Given exercise: Please edit everything in the records from the line containing "How far is the" down to the line containing "point 1227,743 <", replacing "nearest" with "closest" and changing nothing else. Return only those lines.

Given information:

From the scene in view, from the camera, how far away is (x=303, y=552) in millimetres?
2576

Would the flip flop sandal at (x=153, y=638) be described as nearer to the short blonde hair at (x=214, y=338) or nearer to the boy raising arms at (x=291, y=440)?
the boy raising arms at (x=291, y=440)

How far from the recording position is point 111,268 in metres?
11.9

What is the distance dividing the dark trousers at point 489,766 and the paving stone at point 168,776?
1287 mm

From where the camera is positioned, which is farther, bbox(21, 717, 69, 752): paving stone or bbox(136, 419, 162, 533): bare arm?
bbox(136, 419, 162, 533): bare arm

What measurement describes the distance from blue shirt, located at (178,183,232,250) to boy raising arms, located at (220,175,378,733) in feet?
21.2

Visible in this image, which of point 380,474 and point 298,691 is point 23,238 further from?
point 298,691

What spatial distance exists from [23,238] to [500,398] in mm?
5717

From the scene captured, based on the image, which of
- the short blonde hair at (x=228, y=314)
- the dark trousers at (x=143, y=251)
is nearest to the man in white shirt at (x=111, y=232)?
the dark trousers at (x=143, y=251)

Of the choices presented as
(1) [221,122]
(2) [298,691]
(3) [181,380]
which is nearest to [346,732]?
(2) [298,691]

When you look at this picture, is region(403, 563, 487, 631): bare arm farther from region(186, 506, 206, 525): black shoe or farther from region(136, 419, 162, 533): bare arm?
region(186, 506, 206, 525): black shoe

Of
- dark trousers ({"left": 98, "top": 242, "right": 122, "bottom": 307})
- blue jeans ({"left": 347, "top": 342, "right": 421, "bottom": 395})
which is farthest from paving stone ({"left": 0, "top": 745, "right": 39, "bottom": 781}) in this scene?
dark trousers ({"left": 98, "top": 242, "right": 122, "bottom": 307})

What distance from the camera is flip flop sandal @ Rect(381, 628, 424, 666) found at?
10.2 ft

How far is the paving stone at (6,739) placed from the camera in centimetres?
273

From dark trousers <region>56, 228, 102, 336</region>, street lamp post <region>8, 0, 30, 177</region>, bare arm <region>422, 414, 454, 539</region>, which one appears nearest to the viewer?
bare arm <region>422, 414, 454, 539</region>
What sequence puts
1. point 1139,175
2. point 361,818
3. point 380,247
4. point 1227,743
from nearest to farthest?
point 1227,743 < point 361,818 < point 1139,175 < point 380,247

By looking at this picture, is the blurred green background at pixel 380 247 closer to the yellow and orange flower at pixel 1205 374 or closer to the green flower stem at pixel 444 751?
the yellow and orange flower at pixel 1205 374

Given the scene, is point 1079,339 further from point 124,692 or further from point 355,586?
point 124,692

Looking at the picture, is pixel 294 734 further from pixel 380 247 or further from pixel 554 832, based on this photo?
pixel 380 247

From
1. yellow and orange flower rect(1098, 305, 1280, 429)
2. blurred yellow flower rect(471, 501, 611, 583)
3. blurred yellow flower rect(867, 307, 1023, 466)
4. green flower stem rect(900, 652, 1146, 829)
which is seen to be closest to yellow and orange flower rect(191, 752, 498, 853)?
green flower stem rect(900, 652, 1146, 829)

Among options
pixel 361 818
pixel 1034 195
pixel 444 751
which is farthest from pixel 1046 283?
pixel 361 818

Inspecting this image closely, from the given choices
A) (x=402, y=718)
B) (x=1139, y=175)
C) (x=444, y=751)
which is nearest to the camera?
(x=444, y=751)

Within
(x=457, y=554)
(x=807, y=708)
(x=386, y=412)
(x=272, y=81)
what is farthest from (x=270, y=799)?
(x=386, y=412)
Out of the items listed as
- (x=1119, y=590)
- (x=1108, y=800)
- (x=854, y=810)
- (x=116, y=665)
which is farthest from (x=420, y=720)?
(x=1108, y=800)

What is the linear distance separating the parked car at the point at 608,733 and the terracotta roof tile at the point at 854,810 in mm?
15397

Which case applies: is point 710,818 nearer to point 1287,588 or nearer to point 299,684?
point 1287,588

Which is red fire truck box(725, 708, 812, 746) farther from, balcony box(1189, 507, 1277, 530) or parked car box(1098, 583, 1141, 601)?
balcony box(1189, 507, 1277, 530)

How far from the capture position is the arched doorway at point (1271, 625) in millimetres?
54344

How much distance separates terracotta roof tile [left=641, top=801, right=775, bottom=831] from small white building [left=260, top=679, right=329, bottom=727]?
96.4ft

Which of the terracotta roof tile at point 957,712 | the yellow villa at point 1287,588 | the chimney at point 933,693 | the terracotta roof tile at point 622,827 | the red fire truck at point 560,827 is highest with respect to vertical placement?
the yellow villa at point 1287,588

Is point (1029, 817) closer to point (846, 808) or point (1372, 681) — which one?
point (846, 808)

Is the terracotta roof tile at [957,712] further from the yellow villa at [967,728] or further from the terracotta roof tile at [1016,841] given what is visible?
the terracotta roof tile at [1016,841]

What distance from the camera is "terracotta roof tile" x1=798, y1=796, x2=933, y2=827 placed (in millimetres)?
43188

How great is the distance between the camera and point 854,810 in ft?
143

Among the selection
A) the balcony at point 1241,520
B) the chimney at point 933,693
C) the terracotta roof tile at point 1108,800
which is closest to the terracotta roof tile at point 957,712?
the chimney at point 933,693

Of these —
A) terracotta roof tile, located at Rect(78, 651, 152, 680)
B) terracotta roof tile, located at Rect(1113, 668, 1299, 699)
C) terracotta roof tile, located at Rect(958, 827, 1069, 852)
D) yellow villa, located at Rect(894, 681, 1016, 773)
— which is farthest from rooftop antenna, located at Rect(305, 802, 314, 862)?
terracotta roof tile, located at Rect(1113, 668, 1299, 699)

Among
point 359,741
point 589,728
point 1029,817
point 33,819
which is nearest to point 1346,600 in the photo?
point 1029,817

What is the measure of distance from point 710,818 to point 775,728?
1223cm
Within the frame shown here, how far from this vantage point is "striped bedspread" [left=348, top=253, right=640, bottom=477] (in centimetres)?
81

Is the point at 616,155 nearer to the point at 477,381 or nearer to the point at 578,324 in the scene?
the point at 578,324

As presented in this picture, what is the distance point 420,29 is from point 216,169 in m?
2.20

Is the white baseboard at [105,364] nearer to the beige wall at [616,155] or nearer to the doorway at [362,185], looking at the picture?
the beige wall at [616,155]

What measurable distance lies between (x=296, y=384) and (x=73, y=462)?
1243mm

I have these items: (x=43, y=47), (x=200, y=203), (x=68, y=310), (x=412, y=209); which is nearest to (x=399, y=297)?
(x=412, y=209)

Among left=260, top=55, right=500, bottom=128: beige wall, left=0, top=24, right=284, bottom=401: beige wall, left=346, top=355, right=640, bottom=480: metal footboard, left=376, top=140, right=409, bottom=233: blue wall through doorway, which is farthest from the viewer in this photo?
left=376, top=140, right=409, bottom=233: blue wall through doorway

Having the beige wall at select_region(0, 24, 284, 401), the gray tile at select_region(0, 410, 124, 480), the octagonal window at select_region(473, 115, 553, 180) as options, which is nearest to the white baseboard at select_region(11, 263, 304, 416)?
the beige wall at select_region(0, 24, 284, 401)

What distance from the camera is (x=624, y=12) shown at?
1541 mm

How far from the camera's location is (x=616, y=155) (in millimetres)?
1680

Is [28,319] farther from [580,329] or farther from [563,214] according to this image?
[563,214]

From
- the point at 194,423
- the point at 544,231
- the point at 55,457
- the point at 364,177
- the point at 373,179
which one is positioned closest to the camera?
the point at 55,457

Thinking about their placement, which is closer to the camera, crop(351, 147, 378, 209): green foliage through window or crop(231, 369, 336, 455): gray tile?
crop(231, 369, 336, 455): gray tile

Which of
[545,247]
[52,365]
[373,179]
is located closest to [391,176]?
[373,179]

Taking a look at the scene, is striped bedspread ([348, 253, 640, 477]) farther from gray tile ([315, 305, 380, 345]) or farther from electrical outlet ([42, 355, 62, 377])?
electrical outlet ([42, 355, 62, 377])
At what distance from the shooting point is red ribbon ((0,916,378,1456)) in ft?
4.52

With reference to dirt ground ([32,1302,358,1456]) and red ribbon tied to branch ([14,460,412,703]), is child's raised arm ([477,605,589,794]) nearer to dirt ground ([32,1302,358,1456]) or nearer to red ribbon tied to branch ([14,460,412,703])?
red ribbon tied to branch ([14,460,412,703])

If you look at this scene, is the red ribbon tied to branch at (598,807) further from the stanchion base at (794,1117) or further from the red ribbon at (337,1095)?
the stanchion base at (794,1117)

Solved exercise:
How far is the paving stone at (6,739) placed from the camera in centimetres?
273

From dark trousers <region>56, 228, 102, 336</region>, street lamp post <region>8, 0, 30, 177</region>, bare arm <region>422, 414, 454, 539</region>, which one appears closest to the viewer?
bare arm <region>422, 414, 454, 539</region>
What sequence puts
1. point 1139,175
2. point 361,818
3. point 380,247
4. point 1227,743
from closest to farthest?
point 1227,743 < point 361,818 < point 1139,175 < point 380,247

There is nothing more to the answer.